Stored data
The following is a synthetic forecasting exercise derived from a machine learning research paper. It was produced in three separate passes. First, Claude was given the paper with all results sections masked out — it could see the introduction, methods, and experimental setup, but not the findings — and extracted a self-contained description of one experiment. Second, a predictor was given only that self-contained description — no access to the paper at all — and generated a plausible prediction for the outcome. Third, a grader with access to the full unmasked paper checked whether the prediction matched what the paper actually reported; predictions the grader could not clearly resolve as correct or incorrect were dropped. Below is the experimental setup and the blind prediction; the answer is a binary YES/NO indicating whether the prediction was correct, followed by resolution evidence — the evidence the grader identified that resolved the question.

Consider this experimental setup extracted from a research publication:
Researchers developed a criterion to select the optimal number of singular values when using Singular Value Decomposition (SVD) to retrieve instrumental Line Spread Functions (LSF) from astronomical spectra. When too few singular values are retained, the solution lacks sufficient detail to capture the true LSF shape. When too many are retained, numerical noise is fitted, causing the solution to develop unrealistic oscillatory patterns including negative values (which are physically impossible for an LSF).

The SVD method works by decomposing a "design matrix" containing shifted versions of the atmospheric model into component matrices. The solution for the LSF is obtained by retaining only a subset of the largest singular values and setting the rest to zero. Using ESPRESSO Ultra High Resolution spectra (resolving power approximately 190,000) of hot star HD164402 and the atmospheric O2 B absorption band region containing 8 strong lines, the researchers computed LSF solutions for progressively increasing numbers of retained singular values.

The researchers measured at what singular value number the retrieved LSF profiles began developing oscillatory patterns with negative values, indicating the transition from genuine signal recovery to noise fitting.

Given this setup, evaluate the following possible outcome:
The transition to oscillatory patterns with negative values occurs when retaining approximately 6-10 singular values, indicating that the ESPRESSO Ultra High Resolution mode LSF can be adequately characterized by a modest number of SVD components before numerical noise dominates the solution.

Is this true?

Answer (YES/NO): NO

What you should do =>
Which lines in the data hold the string "when"? Copy each of them.

Task output =>
Researchers developed a criterion to select the optimal number of singular values when using Singular Value Decomposition (SVD) to retrieve instrumental Line Spread Functions (LSF) from astronomical spectra. When too few singular values are retained, the solution lacks sufficient detail to capture the true LSF shape. When too many are retained, numerical noise is fitted, causing the solution to develop unrealistic oscillatory patterns including negative values (which are physically impossible for an LSF).
The transition to oscillatory patterns with negative values occurs when retaining approximately 6-10 singular values, indicating that the ESPRESSO Ultra High Resolution mode LSF can be adequately characterized by a modest number of SVD components before numerical noise dominates the solution.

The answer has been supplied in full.